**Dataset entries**
= = = = =

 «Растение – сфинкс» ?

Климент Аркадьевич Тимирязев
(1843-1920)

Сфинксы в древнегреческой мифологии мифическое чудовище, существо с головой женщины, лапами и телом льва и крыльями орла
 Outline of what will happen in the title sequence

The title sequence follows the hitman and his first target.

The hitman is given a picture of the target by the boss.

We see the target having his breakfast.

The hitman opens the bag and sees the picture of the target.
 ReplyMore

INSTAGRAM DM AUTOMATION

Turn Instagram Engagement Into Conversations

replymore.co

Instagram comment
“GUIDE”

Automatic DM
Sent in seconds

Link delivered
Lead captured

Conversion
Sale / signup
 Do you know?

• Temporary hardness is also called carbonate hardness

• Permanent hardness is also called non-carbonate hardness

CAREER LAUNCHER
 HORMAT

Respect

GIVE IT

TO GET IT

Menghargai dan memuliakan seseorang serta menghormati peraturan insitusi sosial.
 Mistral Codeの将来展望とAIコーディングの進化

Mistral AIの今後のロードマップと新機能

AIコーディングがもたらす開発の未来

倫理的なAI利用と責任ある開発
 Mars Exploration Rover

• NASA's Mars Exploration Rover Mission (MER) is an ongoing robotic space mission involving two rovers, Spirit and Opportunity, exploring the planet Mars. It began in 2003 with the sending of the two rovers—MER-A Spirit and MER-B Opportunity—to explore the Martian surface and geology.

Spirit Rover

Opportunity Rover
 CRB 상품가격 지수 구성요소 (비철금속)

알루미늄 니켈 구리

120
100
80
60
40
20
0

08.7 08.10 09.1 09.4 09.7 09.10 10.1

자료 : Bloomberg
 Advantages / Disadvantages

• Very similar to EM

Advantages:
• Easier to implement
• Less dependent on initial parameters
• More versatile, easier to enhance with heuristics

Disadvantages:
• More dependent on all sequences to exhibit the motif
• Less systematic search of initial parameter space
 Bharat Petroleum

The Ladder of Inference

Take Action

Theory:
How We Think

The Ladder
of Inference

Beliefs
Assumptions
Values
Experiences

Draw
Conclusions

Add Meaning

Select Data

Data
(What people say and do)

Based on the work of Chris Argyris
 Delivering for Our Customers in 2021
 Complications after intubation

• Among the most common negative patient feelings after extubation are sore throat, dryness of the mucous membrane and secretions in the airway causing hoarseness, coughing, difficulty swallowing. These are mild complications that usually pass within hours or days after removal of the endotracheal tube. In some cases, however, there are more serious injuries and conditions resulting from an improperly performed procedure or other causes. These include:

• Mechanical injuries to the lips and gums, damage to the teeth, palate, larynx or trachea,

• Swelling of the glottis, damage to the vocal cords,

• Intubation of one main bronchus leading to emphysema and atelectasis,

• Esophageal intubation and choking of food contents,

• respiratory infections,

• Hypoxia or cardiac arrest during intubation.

= = = = =

The entries above hold a line with "Advantages / Disadvantages" and a later line with "Take Action". Write out exactly those lines and all lines between, nothing more.

**RESULT OF THE EXERCISE**
 Advantages / Disadvantages

• Very similar to EM

Advantages:
• Easier to implement
• Less dependent on initial parameters
• More versatile, easier to enhance with heuristics

Disadvantages:
• More dependent on all sequences to exhibit the motif
• Less systematic search of initial parameter space
 Bharat Petroleum

The Ladder of Inference

Take Action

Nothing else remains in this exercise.